* **WHAT NEEDS TO BE DONE**: The entries below must be restated word for word.

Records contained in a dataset

>>>

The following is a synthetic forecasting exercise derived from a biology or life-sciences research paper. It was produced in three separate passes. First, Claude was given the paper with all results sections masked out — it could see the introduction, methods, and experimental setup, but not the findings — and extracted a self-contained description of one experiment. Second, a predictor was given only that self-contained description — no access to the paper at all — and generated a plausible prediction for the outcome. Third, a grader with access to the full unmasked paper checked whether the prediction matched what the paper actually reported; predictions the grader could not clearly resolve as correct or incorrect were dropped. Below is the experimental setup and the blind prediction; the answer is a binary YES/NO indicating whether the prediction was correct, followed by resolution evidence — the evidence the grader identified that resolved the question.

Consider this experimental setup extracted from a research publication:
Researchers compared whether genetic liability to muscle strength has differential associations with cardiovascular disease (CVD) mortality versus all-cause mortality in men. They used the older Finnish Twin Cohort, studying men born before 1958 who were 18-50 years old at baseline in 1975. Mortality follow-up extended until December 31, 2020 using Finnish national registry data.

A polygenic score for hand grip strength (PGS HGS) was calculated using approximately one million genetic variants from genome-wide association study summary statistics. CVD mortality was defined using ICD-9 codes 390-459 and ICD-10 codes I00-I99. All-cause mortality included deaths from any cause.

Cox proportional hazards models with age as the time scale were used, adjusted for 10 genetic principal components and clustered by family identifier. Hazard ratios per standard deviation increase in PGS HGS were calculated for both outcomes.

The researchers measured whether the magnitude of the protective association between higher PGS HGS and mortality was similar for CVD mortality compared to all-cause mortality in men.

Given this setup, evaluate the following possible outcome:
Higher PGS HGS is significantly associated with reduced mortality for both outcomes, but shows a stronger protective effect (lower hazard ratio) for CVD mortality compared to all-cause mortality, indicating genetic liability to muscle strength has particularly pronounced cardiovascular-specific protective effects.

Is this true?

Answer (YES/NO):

<<<

* **RESULT**:
The following is a synthetic forecasting exercise derived from a biology or life-sciences research paper. It was produced in three separate passes. First, Claude was given the paper with all results sections masked out — it could see the introduction, methods, and experimental setup, but not the findings — and extracted a self-contained description of one experiment. Second, a predictor was given only that self-contained description — no access to the paper at all — and generated a plausible prediction for the outcome. Third, a grader with access to the full unmasked paper checked whether the prediction matched what the paper actually reported; predictions the grader could not clearly resolve as correct or incorrect were dropped. Below is the experimental setup and the blind prediction; the answer is a binary YES/NO indicating whether the prediction was correct, followed by resolution evidence — the evidence the grader identified that resolved the question.

Consider this experimental setup extracted from a research publication:
Researchers compared whether genetic liability to muscle strength has differential associations with cardiovascular disease (CVD) mortality versus all-cause mortality in men. They used the older Finnish Twin Cohort, studying men born before 1958 who were 18-50 years old at baseline in 1975. Mortality follow-up extended until December 31, 2020 using Finnish national registry data.

A polygenic score for hand grip strength (PGS HGS) was calculated using approximately one million genetic variants from genome-wide association study summary statistics. CVD mortality was defined using ICD-9 codes 390-459 and ICD-10 codes I00-I99. All-cause mortality included deaths from any cause.

Cox proportional hazards models with age as the time scale were used, adjusted for 10 genetic principal components and clustered by family identifier. Hazard ratios per standard deviation increase in PGS HGS were calculated for both outcomes.

The researchers measured whether the magnitude of the protective association between higher PGS HGS and mortality was similar for CVD mortality compared to all-cause mortality in men.

Given this setup, evaluate the following possible outcome:
Higher PGS HGS is significantly associated with reduced mortality for both outcomes, but shows a stronger protective effect (lower hazard ratio) for CVD mortality compared to all-cause mortality, indicating genetic liability to muscle strength has particularly pronounced cardiovascular-specific protective effects.

Is this true?

Answer (YES/NO):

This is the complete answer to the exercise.